Segment Start: Exercise inputs

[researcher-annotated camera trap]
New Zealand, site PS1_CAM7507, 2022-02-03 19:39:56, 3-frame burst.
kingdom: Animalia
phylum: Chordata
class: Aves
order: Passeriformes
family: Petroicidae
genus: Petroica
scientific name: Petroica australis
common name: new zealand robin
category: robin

Segment End: Exercise inputs

◆ **How to complete this task**: Repeat all of the records, letter for letter.

◆ **Task output**:
[researcher-annotated camera trap]
New Zealand, site PS1_CAM7507, 2022-02-03 19:39:56, 3-frame burst.
kingdom: Animalia
phylum: Chordata
class: Aves
order: Passeriformes
family: Petroicidae
genus: Petroica
scientific name: Petroica australis
common name: new zealand robin
category: robin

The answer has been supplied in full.